Not everyone in Denmark is so enchanted by gospel music and not a few consider it an abberation. However, gospel has arrived at pop status throughout the country, evidence of its wide acceptance and accessibility in spite of the fact that the gospel message in the music is as Lewis avers “image-laden and expressive in ways that do not reflect the conceptual theology of many traditional sermons and hymns.” Gospel choirs have sung on Danish radio, at the famous Tivoli Gardens in Copenhagen, in various festivals throughout the country, and elsewhere other than in churches. There is concern on the part of some and undoubtedly well-taken, that “gospel choirs must make the effort to insure that the music does not disengage from the message, lest the movement begin to contradict its roots and squander a unique opportunity for Christian mission and discipleship.”

One has to know something of Danish religious culture to understand how revolutionary the spread of gospel choirs has been. Danes may be for or against gospel music, but the discerning believer can look beyond and at least wonder if this may be God’s way of breaking up the ingrained, stodgy Danish religious culture so that the biblical Gospel message can be more effectively introduced in its place. Gospel music may not be great music, but in Denmark it may be the vehicle for transition to worship styles that are more in keeping with worshiping God in spirit and in truth (John 4:23-24, NIV). Indeed, gospel music could conceivably bring revival to places in Denmark where revival and renewal have never even be dreamed of.

* *

PRAISE God that many Danes have been moved in recent years by a lively and energetic musical form so completely different from traditional Danish church music.

PRAY that the imprint of more immediate spiritual experience that is the mark of gospel music will spill over into the too-often spiritually dry or tepid liturgies of the traditional churches, whether Folkkirke or free.

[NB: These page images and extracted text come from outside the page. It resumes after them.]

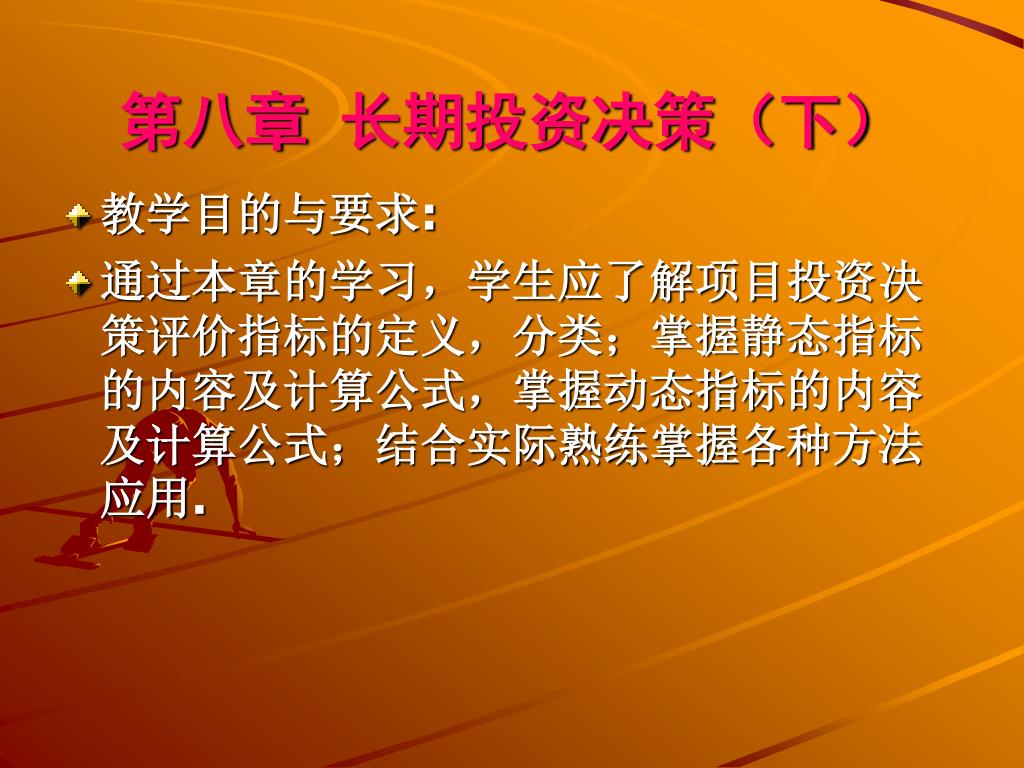 第八章 长期投资决策（下）

教学目的与要求:

通过本章的学习，学生应了解项目投资决策评价指标的定义，分类；掌握静态指标的内容及计算公式，掌握动态指标的内容及计算公式；结合实际熟练掌握各种方法应用.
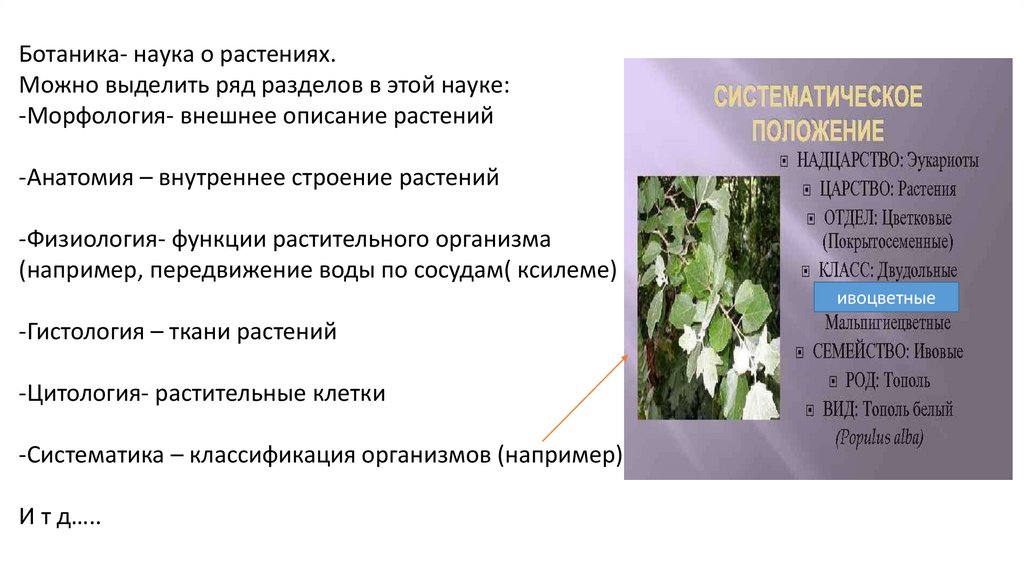 Ботаника- наука о растениях.
Можно выделить ряд разделов в этой науке:
-Морфология- внешнее описание растений

-Анатомия – внутреннее строение растений

-Физиология- функции растительного организма (например, передвижение воды по сосудам( ксилеме)

-Гистология – ткани растений

-Цитология- растительные клетки

-Систематика – классификация организмов (например)

И т д…..

СИСТЕМАТИЧЕСКОЕ ПОЛОЖЕНИЕ
НАДЦАРСТВО: Эукариоты
ЦАРСТВО: Растения
ОТДЕЛ: Цветковые (Покрытосеменные)
КЛАСС: Двудольные
ивоцветные
Мальпигиецветные
СЕМЕЙСТВО: Ивовые
РОД: Тополь
ВИД: Тополь белый (Populus alba)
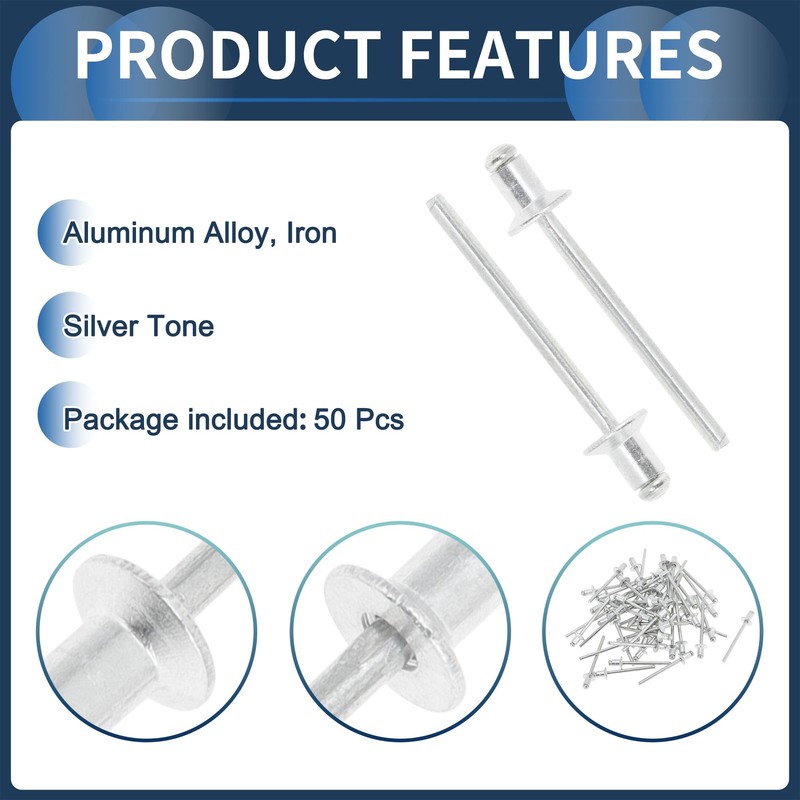 PRODUCT FEATURES

Aluminum Alloy, Iron

Silver Tone

Package included: 50 Pcs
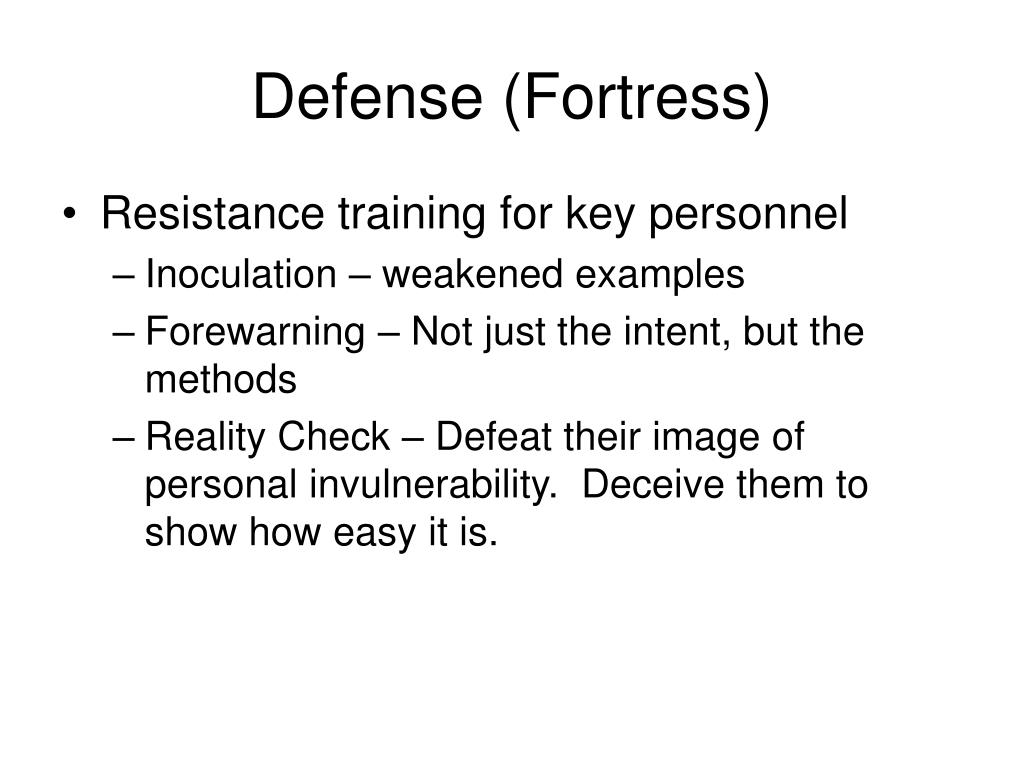 Defense (Fortress)

• Resistance training for key personnel
– Inoculation – weakened examples
– Forewarning – Not just the intent, but the methods
– Reality Check – Defeat their image of personal invulnerability. Deceive them to show how easy it is.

PRAY that the spread of gospel choirs will be promoted in Denmark without doing violence to the very heart of gospel music that is so deeply embedded in the Gospel of Jesus Christ.

PRAY that the unbelieving singer may in spite of himself or herself come to believe and personally commit to the truth of the gospel of Christ so simply portrayed and reiterated in the gospel music they are singing.


Unknown said...

I agree with you that gospel music can have a great impact on people from a wide range of backgrounds..
As one person posted on a youtube site.. the music goes straght to my heart.


Unknown said...

I agree with you that gospe music can have a real power to touch peoples lives from a wide range of backgrounds. As one person said, commenting on a youtube clip of a gospel choir.. the music goes straight to my heart.


Charlotte Roel said...

"Gospel music may not be great music"... SAY WHAT?!?